◆ **Consigne A**:
Reprenez le passage de l'article sur le cargo parti d'Odessa en commençant à « Le Razoni, battant » et en terminant à « alimentaire mondiale croissante. ». Substituez-y « Constantinople » à « Istanbul ».
◆ **Consigne B**:
Résumez en deux phrases l'article sur le premier cargo parti d'Odessa.

◆ **Extrait de page**:
################

Ukraine: le premier cargo parti du port d’Odessa se dirige vers Istanbul

KYIV, Ukraine — Le premier cargo à quitter l’Ukraine depuis que la Russie a envahi son voisin il y a plus de cinq mois était au large des côtes bulgares mardi alors qu’il se dirigeait vers Istanbul, mettant à l’épreuve un accord signé le mois dernier entre Moscou et Kyiv qui vise à aider à atténuer une crise alimentaire mondiale.

Le Razoni, battant pavillon de la Sierra Leone, a quitté le port ukrainien d’Odessa lundi et devrait atteindre Istanbul tôt mercredi après avoir rencontré du mauvais temps qui a ralenti sa progression, selon le contre-amiral Ozcan Altunbulak, le coordonnateur du centre conjoint créé pour superviser les expéditions de céréales.

Des responsables russes, ukrainiens, turcs et de l’ONU doivent inspecter le navire après son ancrage à Istanbul. Les inspections font partie d’un accord négocié par l’ONU et la Turquie pour transférer les stocks de céréales ukrainiens vers les marchés étrangers et atténuer la crise alimentaire mondiale croissante.

################

◆ **Données enregistrées**:
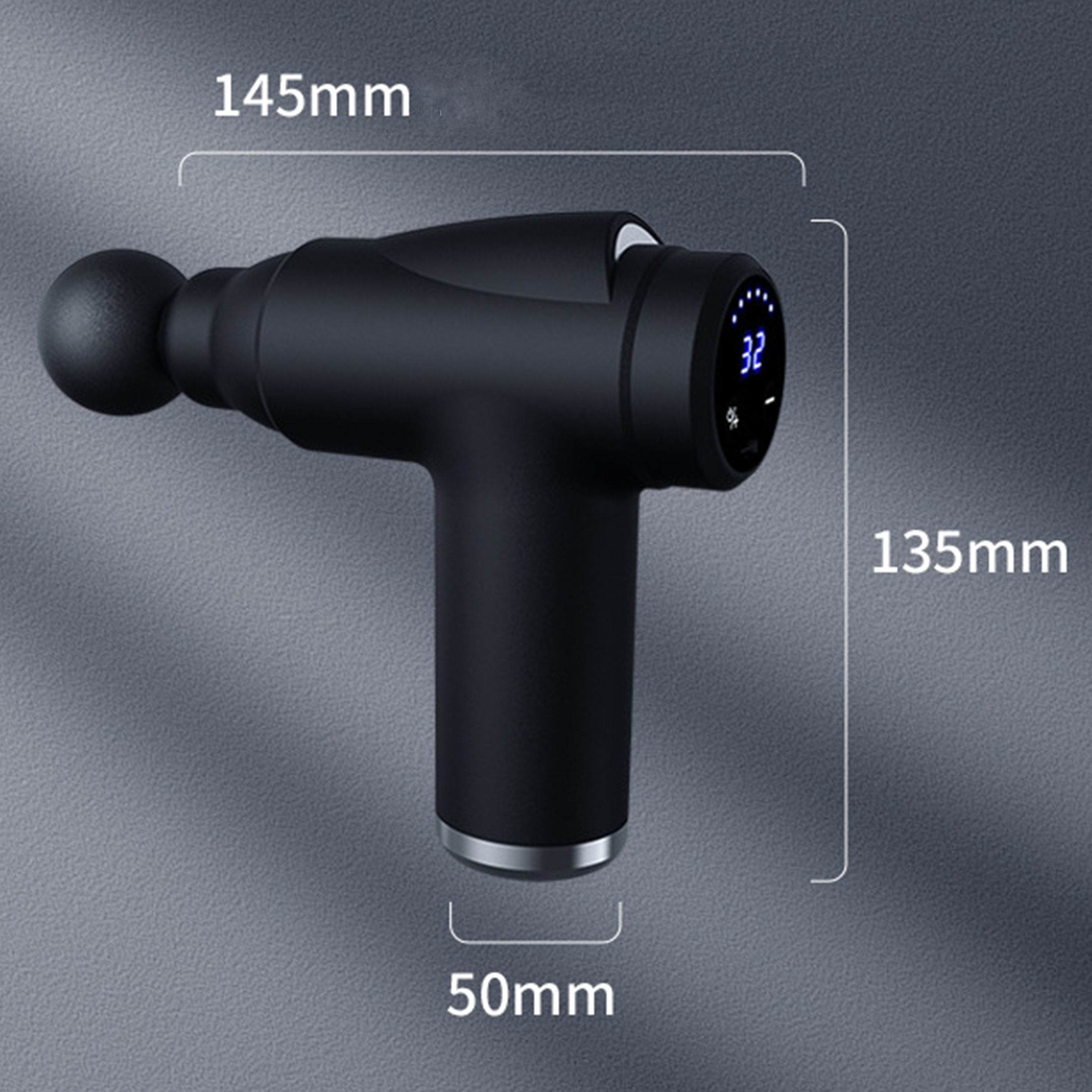 Schwarze Massagepistole mit Digitalanzeige 32. Abmessungen 145x135x50mm auf grau.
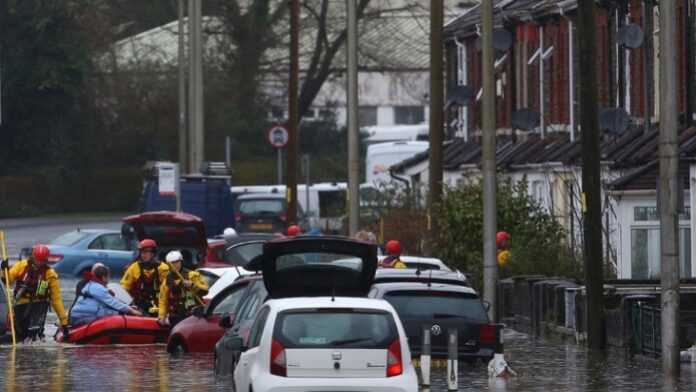 Tempête Dennis : danger de mort au Royaume-Uni, inquiétudes en France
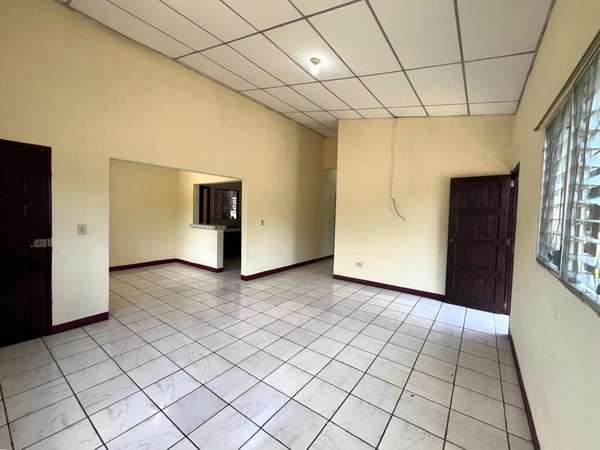 FP/HM CASA EN VENTA EN Altos de Veracruz, León | US$$90,000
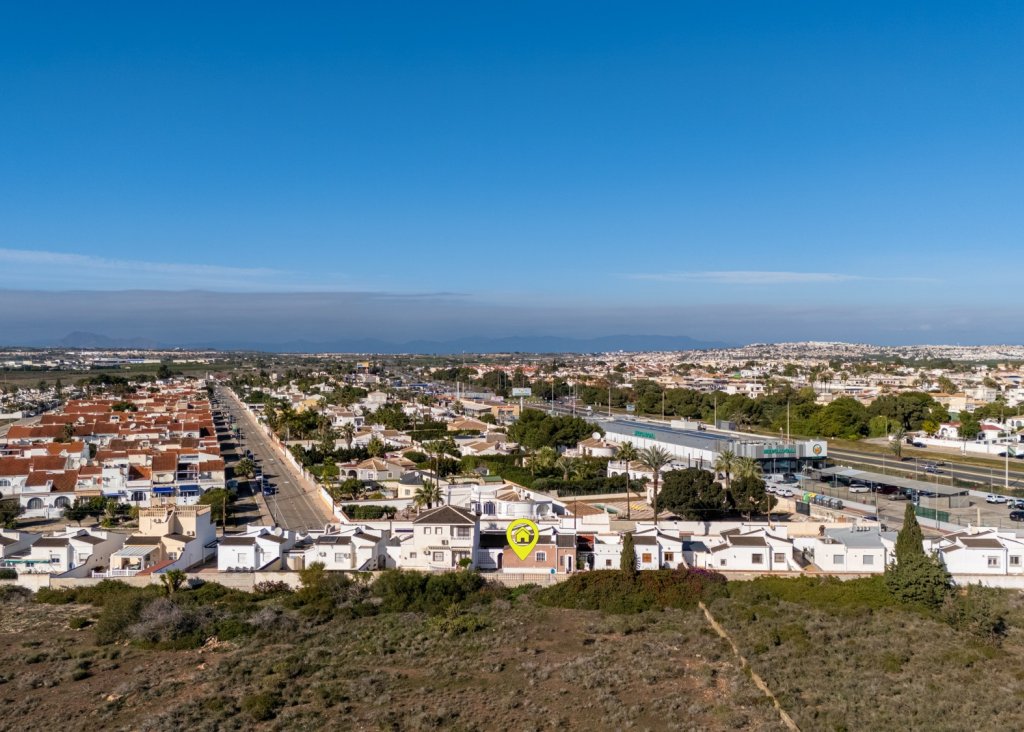 Venta - Chalet - Torrevieja - Urbanización San Luis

################

◆ **Votre réponse A**:
Le Razoni, battant pavillon de la Sierra Leone, a quitté le port ukrainien d’Odessa lundi et devrait atteindre Constantinople tôt mercredi après avoir rencontré du mauvais temps qui a ralenti sa progression, selon le contre-amiral Ozcan Altunbulak, le coordonnateur du centre conjoint créé pour superviser les expéditions de céréales.

Des responsables russes, ukrainiens, turcs et de l’ONU doivent inspecter le navire après son ancrage à Constantinople. Les inspections font partie d’un accord négocié par l’ONU et la Turquie pour transférer les stocks de céréales ukrainiens vers les marchés étrangers et atténuer la crise alimentaire mondiale croissante.

◆ **Votre réponse B**:
Le Razoni, premier cargo à quitter l'Ukraine depuis que la Russie a envahi le pays il y a plus de cinq mois, est parti d'Odessa lundi et devrait atteindre Istanbul tôt mercredi après avoir été ralenti par le mauvais temps. Des responsables russes, ukrainiens, turcs et de l'ONU doivent l'inspecter à Istanbul, conformément à un accord négocié par l'ONU et la Turquie pour exporter les stocks de céréales ukrainiens et atténuer la crise alimentaire mondiale.